Why You Should Consider an LLC as the Best Legal Form for Your Business Venture

You’ve decided to start your own business. One of the first and most important considerations is the type of legal form to use for your enterprise. In an earlier blog, we looked at the advantages and disadvantages of partnerships and corporations. There’s another business form, one that’s been around for a while now—the limited liability company, or LLC. Here are the primary reasons you might want to consider setting up a limited liability company.

You Can Go It Alone

If you really want to be in business for yourself—without partners or shareholders to hold you down, you can set up a sole proprietorship, but there’s a lot of risk involved. You can’t really limit your liability with a sole proprietorship—your personal assets can be subject to seizure to settle the debts of the business. However, with an LLC, you can limit your liability to the amount of your investment in the business. Fortunately, most states allow an individual to be the only member of an LLC.

[Records contained in a dataset]

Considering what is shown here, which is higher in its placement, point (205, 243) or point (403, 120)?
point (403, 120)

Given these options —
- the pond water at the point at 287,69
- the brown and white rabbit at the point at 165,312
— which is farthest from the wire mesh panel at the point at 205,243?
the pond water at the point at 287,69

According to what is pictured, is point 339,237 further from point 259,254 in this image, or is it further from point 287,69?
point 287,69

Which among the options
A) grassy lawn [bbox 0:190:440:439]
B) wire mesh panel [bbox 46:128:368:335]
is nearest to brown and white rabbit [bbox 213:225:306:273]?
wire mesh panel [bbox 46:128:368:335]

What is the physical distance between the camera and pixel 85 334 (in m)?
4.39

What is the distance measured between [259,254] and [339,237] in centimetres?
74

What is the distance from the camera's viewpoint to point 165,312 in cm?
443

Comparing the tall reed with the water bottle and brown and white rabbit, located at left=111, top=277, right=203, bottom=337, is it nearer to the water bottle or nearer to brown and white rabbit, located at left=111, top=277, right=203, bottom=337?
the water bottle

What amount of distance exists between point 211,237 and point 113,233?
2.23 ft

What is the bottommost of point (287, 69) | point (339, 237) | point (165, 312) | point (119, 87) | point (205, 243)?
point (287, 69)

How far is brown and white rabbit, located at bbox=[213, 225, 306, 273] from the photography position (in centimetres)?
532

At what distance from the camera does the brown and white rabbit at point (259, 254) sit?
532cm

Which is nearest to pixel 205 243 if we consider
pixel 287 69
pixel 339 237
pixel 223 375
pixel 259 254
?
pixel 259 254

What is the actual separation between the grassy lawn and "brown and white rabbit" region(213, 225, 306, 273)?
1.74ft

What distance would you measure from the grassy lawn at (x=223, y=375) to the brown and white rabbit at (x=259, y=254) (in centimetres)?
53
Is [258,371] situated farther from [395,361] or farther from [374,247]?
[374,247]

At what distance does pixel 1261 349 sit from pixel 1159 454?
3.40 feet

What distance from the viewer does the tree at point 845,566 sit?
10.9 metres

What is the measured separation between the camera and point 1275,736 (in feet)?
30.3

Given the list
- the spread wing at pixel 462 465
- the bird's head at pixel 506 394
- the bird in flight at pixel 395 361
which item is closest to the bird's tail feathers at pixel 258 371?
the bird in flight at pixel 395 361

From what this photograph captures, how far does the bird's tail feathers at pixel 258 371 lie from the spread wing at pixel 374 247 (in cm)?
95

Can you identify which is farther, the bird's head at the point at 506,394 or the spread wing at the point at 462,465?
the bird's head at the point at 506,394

REQUESTS:
- a) Recast the records as a JSON list of strings, one string per line and no blank lines. Begin at the line containing "From what this" and stop after the last line of the records.
- b) Continue the text on choosing an LLC as a business's legal form, starting after its final sentence.

EXERCISE ANSWERS:
- a)
[
  "From what this photograph captures, how far does the bird's tail feathers at pixel 258 371 lie from the spread wing at pixel 374 247 (in cm)?",
  "95",
  "Can you identify which is farther, the bird's head at the point at 506,394 or the spread wing at the point at 462,465?",
  "the bird's head at the point at 506,394"
]

- b)
Your Liability is Limited

When you create an LLC, you’ve set up a separate legal entity. Accordingly, it’s the LLC that has liability to vendors and others. Just like a corporation, your personal assets are shielded from access. You can lose any property or cash that you gave to or invested in the business, but that’s the full extent of your potential loss.

The Tax Benefits

With a limited liability company, you’ll only be taxed once, unlike a subchapter C corporation, which pays both a corporate tax and is taxed when it makes distributions to shareholders. The income from an LLC passes through as ordinary income on your personal tax return.

Minimized Paperwork, Filings and Meetings

Though you’ll have to file articles of organization (similar to articles of incorporation) to set up your limited liability company, there are few other filing requirements tied to an LLC. In addition, while corporations must have regular meetings, must maintain record books and keep minutes, and must draft and implement by-laws, most states don’t require LLCs to do any of those things.

Flexible Profit Sharing

With a limited liability company, you won’t issue shares to determine percentages of ownership. To the contrary, you can simply establish in your operating agreement exactly how potential profits will be distributed, and any arrangement that all parties agree to is acceptable. Accordingly, one member may get 60% and the other 40%, provided the parties agree upon that distribution.

Contact Maris & Lanier, P.C.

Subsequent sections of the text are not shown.